Returns the current ratio of stale entries to total entries in the heap. Useful for monitoring and deciding when to trigger compaction.

Monitoring

The ReservationTracker provides properties to monitor its current state:
PropertyTypeDescription
reservation_countintCurrent number of tracked reservations
request_countintCurrent number of unique requests with reservations
# Check current tracker state
print(f"Reservations: {tracker.reservation_count}")
print(f"Unique requests: {tracker.request_count}")

# Monitor for capacity issues (store max_reservations when creating the tracker)
MAX_RESERVATIONS = 10000
tracker = ReservationTracker(max_reservations=MAX_RESERVATIONS)

if tracker.reservation_count > MAX_RESERVATIONS * 0.9:
    logger.warning("Reservation tracker at 90%% capacity")

Usage Pattern

from adaptive_rate_limiter.reservation import ReservationTracker
from adaptive_rate_limiter.exceptions import ReservationCapacityError

tracker = ReservationTracker(max_reservations=10000)

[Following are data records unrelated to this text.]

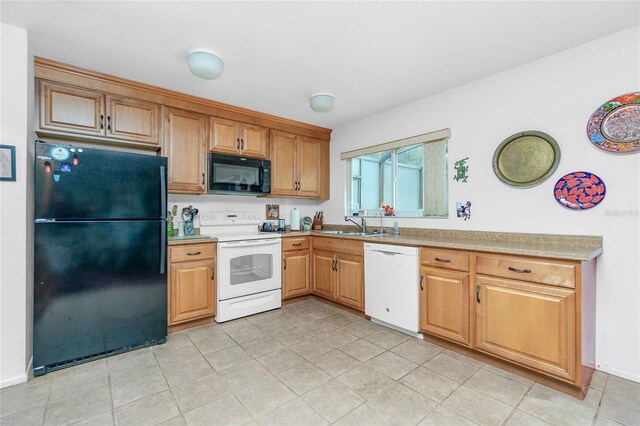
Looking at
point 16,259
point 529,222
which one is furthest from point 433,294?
point 16,259

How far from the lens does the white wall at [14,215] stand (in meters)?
1.91

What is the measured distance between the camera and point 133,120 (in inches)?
109

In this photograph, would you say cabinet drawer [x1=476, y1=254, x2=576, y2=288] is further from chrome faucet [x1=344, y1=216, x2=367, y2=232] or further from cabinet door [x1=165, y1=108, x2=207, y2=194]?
cabinet door [x1=165, y1=108, x2=207, y2=194]

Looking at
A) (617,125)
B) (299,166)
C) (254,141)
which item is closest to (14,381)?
(254,141)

# Start the background cleanup task
await tracker.start()

try:
    # Store when capacity is reserved
    await tracker.store(
        request_id="req_123",
        bucket_id="shared_tier:chat",
        reservation_id="res_abc",
        estimated_tokens=500
    )

    # For streaming: get without clearing (wrapper takes ownership)
    context = await tracker.get("req_123", "shared_tier:chat")

    # For completion: get and clear atomically
    context = await tracker.get_and_clear("req_123", "shared_tier:chat")

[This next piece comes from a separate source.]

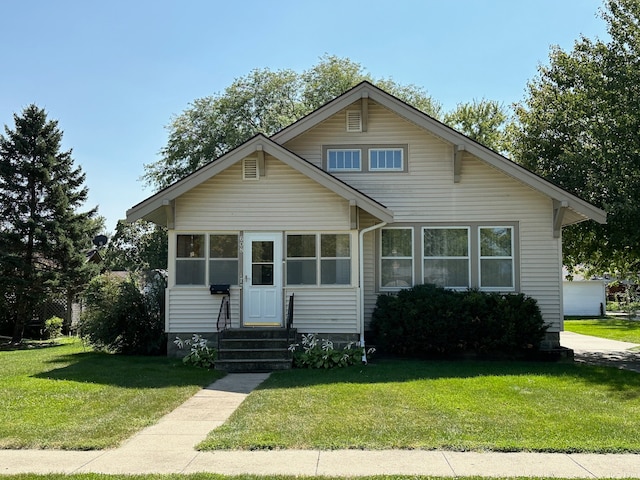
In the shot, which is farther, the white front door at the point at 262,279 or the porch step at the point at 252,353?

    # For error recovery: clear all reservations for a request
    contexts = await tracker.clear_all_for_request("req_123")
finally:
    # Always stop on shutdown
    await tracker.stop()

Distributed Tracking & Orphan Recovery

In a distributed system, a worker might crash after reserving capacity but before releasing it. This creates “orphaned” reservations that permanently consume quota. The RedisBackend implements an Orphan Recovery mechanism:
  1. In-Flight Tracking: Every reservation is recorded in a “pending” set in Redis with a timestamp.
  2. Recovery Task: A background task runs on every instance (leader-elected or randomized) to scan for pending reservations older than the max_request_timeout.
  3. Reclamation: Expired reservations are assumed to be from crashed workers and are automatically released, returning their capacity to the pool.

Drift Correction

The system also handles Clock Drift and State Erasure:
  • Drift Correction: Uses sequence numbers to order requests and updates.
  • State Erasure Prevention: When updating limits from API headers, the system accounts for “in-flight” requests that haven’t yet been reflected in the server’s response headers. This prevents the local state from “jumping back” and ignoring recent consumption.